_PROVIDED TEXT:_
## BEGIN

Select Committee on Home Affairs Minutes of Evidence


Examination of Witnesses (Questions 225 - 239)

TUESDAY 2 DECEMBER 2003

MR PHIL WHEATLEY, MR PETER WRENCH, MS EITHNE WALLIS AND MR BRIAN CATON

  Q225  Chairman: Good morning. Thank you very much indeed for attending this morning. Perhaps I could just ask each of you, for the record, to introduce yourselves and give your positions.

  Mr Wheatley: Phil Wheatley, Director General of the public sector Prison Service.

  Mr Wrench: Peter Wrench, Director of Resettlement in the Prison Service.

  Ms Wallis: Eithne Wallis, Director General of the National Probation Service for England and Wales.

  Mr Caton: Brian Caton, the General Secretary of the Prison Officers' Association in the United Kingdom.

  Q226  Chairman: Welcome this morning. Obviously with four witnesses we have to get a balance between getting through the questions and hearing all of your evidence. Obviously if there are particular differences in emphasis between you perhaps more than one of you could answer the question, otherwise if we could concentrate on one person answering the questions. I would like to start by asking about your assessment of how well the Prison Service is doing at the moment. You have a statutory obligation to ensure that "the purpose of the training and treatment of convicted prisoners shall be to encourage and assist them to lead a good and useful life". How well do you think the current Prison Service is reaching that aim at the moment?

## END

_BRIEF A:_ In the committee transcript, condense the Chairman's paragraph beginning "Welcome this morning" into a short bulleted list that keeps its main points.
_BRIEF B:_ Extend the committee transcript with the next exchange, answering the Chairman's last question in a witness's voice.

_MATERIAL:_
## BEGIN

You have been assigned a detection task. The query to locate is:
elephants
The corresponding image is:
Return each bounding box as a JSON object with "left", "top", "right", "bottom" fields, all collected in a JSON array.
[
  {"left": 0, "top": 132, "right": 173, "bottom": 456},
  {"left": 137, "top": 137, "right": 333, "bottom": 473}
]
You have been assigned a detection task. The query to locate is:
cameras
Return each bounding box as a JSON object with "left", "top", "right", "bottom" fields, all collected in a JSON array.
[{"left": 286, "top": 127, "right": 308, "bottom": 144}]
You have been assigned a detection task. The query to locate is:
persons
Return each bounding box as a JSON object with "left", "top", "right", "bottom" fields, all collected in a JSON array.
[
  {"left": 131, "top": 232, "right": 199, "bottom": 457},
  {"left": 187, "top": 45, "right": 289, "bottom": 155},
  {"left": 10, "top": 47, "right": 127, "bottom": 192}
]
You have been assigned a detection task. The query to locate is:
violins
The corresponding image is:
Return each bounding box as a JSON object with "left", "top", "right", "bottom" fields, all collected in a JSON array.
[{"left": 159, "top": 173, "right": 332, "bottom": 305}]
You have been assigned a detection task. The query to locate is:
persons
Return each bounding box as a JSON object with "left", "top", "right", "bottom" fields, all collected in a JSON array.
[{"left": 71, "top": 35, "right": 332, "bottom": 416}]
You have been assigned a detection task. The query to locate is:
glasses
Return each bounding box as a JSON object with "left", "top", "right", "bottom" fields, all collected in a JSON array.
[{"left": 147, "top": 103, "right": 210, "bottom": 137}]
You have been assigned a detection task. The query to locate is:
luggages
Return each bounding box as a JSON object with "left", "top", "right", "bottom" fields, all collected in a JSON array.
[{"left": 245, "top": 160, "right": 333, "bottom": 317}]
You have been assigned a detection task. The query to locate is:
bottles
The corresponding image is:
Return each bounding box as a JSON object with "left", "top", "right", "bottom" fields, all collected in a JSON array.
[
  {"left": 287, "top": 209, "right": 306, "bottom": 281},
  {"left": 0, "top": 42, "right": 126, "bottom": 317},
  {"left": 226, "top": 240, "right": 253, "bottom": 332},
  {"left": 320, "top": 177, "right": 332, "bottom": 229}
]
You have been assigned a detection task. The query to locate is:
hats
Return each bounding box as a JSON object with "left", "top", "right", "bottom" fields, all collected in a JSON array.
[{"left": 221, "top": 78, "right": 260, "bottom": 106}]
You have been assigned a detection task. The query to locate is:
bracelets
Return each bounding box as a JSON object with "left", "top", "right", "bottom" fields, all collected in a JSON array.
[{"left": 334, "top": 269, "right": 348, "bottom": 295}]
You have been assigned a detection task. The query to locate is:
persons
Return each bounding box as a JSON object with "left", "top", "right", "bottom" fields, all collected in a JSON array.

## END

_FINAL ANSWER A:_
- With four witnesses, the Committee must balance getting through its questions with hearing everyone's evidence.
- One witness should normally answer each question, and more than one should answer only where their emphasis differs.
- The first question concerns how well the Prison Service is doing at present.
- The Service has a statutory obligation to make the training and treatment of convicted prisoners encourage and assist them to lead a good and useful life.
- The Chairman asks how well the current Service is meeting that aim.

_FINAL ANSWER B:_
  Mr Wheatley: I think the Prison Service is doing better than at any point in its past. I have a past with the Prison Service that goes back 34 years. We have got a broad coherent strategy. We are using programmes and interventions of various sorts that are better researched than ever before, and we are reaching more prisoners than we used to reach in terms of delivering real change, of any behaviour programmes, education and drug treatment; but we are still not touching everybody. I am not claiming this is perfection; I am saying it is a big improvement on the position we have been in previously. We are trying to direct our efforts on to those who are most needy, and those who are with us long enough to make reasonable interventions. There are obviously problems with quite a lot of our population in terms of doing things that make a real difference. In many cases they are only with us on remand and not even convicted—they spend a brief period with us on remand and then go out again; or they are doing relatively short sentences, or they are doing longer sentences but have spent a long time on remand, a period which counts towards their eventual sentence so the period with us, when convicted, is relatively short.

  Q227  Chairman: We will pick up a number of those points in questions. The measures you described are basically input measures and are things the Prison Service are trying to deliver to prisoners. In terms of the outcomes from the Prison Service, you saying you are doing better than ever before. How can you demonstrate that you are doing better than ever before?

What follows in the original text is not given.